What is it? Quite simply it is content that is not created by you, but rather the users of your website, blog, or social media network.

User Generated Content is the YouTube comment, it’s the guest blog post, and it is the long Facebook rant. It is the content you know and read each day, but from the perspective of the company that hosts that content. And this is all protected by Section 230 of the CDA.

There are people all over the world mindlessly plugging away writing blog entry after blog entry trying to generate traffic to their website. Then there are those of us (myself included), thinking tirelessly about ways to get users to generate that content (and traffic) for free.

Instead of working so hard at research, writing, and gathering data, why not put consumers to work for you and have them create your content for free?

With that in mind here are three reasons why your next website craves user generated content, and why it will succeed much easier (and faster) if you plan on incorporating it from the start.

Predict Trending Topics

You can read and monitor tweet deck all you want, but nobody knows what’s trending faster than millions of people worldwide. Instead of actively trying to figure out what’s hot and what’s not, why not allow people to post trending topics in your niche? This is one of the huge benefits afforded by the Communications Decency Act.

For example a huge mobile sms scam hit the web a few months back, and luckily for me I have a website that targets scams just like that. Right as millions of sms messages were hitting cell phones worldwide, a user was generating a detailed description of the scam on one of my websites.

Trending Topics from User Generated ContentGuess what? As thousands searched for that scam in the days to come I already had the article in one of my UGC sites. Thousands of hits in mere hours and I didn’t have to pay a dime for it. The research was free, the content was free, and the approach was completely passive on my part.

Mining Free Content

Paying for content is overrated, just ask facebook. They have convinced the whole world to be their personal band of content writers, constantly writing and promoting the facebook brand worldwide.
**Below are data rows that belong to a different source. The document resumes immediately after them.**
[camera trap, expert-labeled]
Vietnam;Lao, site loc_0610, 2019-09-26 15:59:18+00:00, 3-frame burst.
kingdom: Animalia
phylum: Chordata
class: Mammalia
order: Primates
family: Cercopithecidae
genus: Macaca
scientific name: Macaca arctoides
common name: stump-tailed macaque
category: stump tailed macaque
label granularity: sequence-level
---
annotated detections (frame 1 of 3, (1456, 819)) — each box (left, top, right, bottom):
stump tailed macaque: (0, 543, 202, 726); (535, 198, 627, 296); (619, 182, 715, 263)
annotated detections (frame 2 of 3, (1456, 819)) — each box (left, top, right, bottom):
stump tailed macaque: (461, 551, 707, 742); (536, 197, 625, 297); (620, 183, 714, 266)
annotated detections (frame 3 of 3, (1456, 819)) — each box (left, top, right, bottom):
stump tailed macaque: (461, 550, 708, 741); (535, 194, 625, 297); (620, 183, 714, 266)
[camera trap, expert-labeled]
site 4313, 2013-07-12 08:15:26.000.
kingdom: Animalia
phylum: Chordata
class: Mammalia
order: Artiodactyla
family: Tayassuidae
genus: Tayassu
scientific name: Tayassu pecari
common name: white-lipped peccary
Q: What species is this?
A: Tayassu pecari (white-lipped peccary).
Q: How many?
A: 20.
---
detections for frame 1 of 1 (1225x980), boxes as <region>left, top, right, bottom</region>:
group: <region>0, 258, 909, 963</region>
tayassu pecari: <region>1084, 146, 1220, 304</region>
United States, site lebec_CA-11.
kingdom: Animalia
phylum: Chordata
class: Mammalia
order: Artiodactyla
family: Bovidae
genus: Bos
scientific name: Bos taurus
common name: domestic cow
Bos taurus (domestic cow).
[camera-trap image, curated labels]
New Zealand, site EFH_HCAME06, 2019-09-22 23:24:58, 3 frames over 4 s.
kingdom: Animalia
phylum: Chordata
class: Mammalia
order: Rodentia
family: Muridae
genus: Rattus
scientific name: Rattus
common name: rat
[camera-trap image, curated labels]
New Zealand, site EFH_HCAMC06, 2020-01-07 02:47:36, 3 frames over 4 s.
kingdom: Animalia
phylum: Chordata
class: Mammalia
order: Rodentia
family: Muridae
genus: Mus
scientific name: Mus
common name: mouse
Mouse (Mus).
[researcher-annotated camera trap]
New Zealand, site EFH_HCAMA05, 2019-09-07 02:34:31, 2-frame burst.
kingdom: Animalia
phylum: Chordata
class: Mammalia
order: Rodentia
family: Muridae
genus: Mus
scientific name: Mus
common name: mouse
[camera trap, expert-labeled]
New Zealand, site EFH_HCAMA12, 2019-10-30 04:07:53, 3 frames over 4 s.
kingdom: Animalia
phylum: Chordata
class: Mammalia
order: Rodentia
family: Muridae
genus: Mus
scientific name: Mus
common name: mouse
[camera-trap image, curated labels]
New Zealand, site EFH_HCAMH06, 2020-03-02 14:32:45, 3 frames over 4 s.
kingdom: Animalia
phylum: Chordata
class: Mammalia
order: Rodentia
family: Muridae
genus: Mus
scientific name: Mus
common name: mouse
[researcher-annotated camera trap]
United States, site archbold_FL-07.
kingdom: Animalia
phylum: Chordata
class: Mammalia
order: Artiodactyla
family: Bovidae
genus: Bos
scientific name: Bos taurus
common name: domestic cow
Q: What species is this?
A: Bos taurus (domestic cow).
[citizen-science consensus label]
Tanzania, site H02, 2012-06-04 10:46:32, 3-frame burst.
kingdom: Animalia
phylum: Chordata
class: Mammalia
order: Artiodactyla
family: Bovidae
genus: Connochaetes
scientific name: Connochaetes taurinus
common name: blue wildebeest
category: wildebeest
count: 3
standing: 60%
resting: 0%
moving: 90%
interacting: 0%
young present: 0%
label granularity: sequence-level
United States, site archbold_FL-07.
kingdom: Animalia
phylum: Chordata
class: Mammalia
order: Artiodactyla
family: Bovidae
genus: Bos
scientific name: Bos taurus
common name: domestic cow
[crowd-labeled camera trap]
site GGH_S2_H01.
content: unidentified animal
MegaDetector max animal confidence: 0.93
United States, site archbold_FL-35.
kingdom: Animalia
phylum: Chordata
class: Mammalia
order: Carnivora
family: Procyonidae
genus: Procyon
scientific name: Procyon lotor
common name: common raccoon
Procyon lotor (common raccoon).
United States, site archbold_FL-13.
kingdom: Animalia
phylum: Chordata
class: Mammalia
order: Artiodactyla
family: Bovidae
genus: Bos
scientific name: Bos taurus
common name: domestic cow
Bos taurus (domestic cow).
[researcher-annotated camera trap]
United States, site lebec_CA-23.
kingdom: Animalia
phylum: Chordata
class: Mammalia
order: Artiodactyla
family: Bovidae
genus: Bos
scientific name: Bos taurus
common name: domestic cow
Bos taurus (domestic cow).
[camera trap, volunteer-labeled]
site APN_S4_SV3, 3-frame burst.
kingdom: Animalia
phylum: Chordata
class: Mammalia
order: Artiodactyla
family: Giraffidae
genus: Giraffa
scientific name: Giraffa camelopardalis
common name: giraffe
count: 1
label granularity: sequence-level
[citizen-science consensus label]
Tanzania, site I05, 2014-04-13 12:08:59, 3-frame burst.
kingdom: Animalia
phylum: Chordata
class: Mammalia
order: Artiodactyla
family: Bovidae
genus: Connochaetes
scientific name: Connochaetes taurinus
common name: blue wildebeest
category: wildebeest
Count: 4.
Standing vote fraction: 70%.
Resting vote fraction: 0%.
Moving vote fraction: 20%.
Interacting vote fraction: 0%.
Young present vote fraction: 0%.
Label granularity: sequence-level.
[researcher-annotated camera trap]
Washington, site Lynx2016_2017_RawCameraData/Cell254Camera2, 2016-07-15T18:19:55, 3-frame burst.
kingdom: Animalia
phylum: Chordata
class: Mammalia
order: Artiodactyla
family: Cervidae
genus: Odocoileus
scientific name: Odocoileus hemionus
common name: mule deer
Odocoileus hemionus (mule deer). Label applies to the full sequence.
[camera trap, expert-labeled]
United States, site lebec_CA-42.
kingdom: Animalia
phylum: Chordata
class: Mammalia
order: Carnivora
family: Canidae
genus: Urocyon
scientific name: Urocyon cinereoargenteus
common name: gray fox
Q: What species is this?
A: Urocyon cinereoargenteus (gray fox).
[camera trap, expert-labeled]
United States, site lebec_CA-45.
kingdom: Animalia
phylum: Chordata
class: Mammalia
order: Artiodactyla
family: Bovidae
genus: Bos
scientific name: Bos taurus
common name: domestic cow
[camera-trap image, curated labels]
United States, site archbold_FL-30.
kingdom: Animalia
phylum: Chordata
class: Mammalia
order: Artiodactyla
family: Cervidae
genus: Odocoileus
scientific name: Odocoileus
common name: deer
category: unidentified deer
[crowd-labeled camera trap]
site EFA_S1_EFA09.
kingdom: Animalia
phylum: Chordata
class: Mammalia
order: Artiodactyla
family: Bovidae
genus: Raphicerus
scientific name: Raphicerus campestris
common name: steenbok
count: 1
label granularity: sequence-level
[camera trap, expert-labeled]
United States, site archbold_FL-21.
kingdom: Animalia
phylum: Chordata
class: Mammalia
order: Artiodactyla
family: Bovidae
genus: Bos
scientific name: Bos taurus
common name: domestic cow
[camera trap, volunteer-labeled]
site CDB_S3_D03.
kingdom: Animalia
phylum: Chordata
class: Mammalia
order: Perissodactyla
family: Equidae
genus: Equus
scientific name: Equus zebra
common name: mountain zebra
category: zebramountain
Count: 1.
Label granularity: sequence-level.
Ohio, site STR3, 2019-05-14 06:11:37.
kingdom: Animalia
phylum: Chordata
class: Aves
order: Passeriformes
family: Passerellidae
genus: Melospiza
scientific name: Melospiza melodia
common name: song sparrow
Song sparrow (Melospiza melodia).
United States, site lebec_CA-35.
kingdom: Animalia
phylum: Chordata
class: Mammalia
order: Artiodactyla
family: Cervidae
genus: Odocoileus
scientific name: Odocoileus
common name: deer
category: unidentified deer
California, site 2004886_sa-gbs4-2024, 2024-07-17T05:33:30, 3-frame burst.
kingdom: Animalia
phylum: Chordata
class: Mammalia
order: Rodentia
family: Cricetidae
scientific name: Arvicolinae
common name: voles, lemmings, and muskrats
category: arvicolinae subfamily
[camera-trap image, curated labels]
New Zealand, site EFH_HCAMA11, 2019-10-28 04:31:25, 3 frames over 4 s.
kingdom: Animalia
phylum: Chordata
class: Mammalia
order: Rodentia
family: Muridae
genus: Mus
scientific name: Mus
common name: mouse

They used the CDA to protect themselves and enable a billion users around the world to work for them for free.

Then Facebook took it one step further, turning users into freelance photographers and videographers, uploading rich media content 24 hours a day, 7 days a week.

Why would you pay for content writers when you can just find somebody’s emotional hot button and get them to write for you for free? Call it whatever you want, but people are willing to contribute to something they are passionate about, just look at any message board or forum on the web.

Gathering Consumer Intelligence

This is the last reason the CDA is so powerful, and in my opinion the most powerful one of them all. What’s more valuable than content or revenue? It’s the ability to predict the next big thing to hit the web, and that comes from consumer intelligence.

Consumer Intelligence Data from User Content

Learn what people need, and you have your next project. Instead of trying to market your product to consumers, intelligence allows you to create your next product based on a need. You are basically guaranteed demand and revenue from the get go, anything after that is just a sweet bonus.

People start businesses all the time hoping there is a need for them, why not gather the foresight ahead of time to all but bank on that next start up.

By leveraging Section 230, you can host UGC (have your cake) as well as store the consumer data (and eat it too). This is, as long as it’s not private or personally protected data of course.

User generated content, much like Google trending topics, always assure that you are feeling the pulse of consumers. While the rest of the world is throwing darts at a board, you can bet on sure things.

Get it now? The internet is what it is today because of free speech, and because the federal government doesn’t expect you to run around policing every square inch of your website.

So spend less time policing what people say on your site, and more time getting additional traffic to your site through UGC.

Quit worrying and just hide behind the CDA.